The Reagan and Bush administrations gave America by far its 10
largest budget deficits in our history. The huge tax cuts and large
defense increases of that era are still costing us. Whatever your party
affiliation or perspective on enacting this amendment, that is
indisputable. If it were not for the interest costs on the debt
accumulated during the 1981-92 period, the Federal budget would be in
balance in 1996 and headed toward surplus thereafter.
I am not trying to explain away large deficits over the last decade
or so, but simply to point out that they are, more than anything else,
a direct result of the misguided and now thoroughly discredited fiscal
policy called supply side economics. Despite the urgings of some of our
colleagues in the new House leadership, and some of the provisions of
the Republican Contract for America, we must not turn down that supply-
side road again.
Opposing the amendment has not been easy, or politically popular. But
since I have spoken several times on various amendments that have been
proposed over the course of the last few weeks, let me try to
summarize one last time my major reasons for voting against this
amendment.
americans have a right to know how the amendment will affect them
Throughout this debate, I've argued that the people of Minnesota--and
all Americans--have an enormous stake in the outcome of this debate,
and that they have a right to know how the spending cuts required by
the amendment could affect them and their families. I offered an
amendment to one of the first bills before the Senate this year urging
proponents of the constitutional amendment to detail the over a
trillion dollars in cuts they would make to balance the budget by 2002,
before it is sent to the States for ratification. This is simple
``truth-in-budgeting;'' it's the least we could have expected from
proponents.
Indeed, the Minnesota State Legislature and Governor Carlson agree.

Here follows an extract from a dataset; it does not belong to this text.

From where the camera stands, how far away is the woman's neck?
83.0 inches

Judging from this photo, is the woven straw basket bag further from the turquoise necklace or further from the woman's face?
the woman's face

And they sent a Minnesota mandate to Washington to prove the point. The
legislature recently passed overwhelmingly a resolution, signed by the
Governor, urging those of us here in Congress to continue our efforts
to reduce the Federal budget deficit, and requesting financial
information on the impact the balanced budget amendment would have on
our State. By rejecting the amendment, which I introduced to provide
the information to all the States that the Minnesota Legislature was
seeking, the Senate sent States a chilling message.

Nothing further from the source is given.